Gallagher is vague about the restoration of working brains and central nervous systems to government departments. It turns out that the central attraction of repatriating policy development and evaluation functions, these days too much done by outside consultants, is to establish a stand-alone public sector consultancy service, the APS Academy, “our central capability development program run from the public service commission … alongside an in-house consultancy model.” The model “will give public servants the opportunity to develop expertise further, build relationships, collaborate with colleagues, and challenge themselves in new ways. It can create opportunities to work across departments to help support our vision for one APS.”

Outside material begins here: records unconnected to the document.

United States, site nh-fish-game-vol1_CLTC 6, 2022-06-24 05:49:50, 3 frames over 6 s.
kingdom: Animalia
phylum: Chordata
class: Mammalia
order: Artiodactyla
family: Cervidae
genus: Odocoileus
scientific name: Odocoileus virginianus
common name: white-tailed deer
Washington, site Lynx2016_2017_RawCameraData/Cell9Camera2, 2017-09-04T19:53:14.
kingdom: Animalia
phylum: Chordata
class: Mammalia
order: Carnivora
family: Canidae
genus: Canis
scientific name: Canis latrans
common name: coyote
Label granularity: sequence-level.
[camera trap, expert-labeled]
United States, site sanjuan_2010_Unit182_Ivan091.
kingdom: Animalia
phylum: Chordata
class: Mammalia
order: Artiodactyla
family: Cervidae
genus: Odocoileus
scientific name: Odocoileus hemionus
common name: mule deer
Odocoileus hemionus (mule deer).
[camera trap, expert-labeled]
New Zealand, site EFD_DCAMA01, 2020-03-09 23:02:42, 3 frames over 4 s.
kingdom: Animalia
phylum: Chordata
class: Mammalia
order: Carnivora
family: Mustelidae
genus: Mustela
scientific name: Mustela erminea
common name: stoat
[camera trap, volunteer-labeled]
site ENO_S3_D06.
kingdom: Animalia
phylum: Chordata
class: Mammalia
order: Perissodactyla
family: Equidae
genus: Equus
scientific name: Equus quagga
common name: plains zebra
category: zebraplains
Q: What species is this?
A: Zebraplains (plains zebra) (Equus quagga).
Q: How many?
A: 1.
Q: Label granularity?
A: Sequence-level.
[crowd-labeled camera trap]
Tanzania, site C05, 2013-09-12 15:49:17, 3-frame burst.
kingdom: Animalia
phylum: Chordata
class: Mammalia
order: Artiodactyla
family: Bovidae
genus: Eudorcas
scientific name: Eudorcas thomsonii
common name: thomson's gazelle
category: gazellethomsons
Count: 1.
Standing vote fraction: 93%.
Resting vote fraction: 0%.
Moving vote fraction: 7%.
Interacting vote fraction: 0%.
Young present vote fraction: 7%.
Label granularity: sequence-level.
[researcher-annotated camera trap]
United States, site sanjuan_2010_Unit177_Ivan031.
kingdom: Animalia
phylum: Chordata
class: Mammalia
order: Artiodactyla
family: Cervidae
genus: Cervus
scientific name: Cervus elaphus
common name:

That’s all very well, but they do not substitute for the redevelopment of expertise within agencies – among those who actually implement the policies. They are also no substitute for the husbanding and nurturing of expertise in fields of government – health care, for example, or fisheries policy or education – that is rarely easily duplicated in elite units of generalists. The current fad for deploring “silos” owes rather more to centralising zeal than serious effort to get a “whole of government” approach. When there is a silo problem, it is usually the fault of a PM&C, the agency that is supposed to coordinate, bang heads together, and to have some idea of what everyone is up to. One fancies that a stronger PM&C, more conscious of a duty to give real leadership, might have prevented much of the Morrison rot. As well as creating fear and loathing among ministers predisposed to deviation.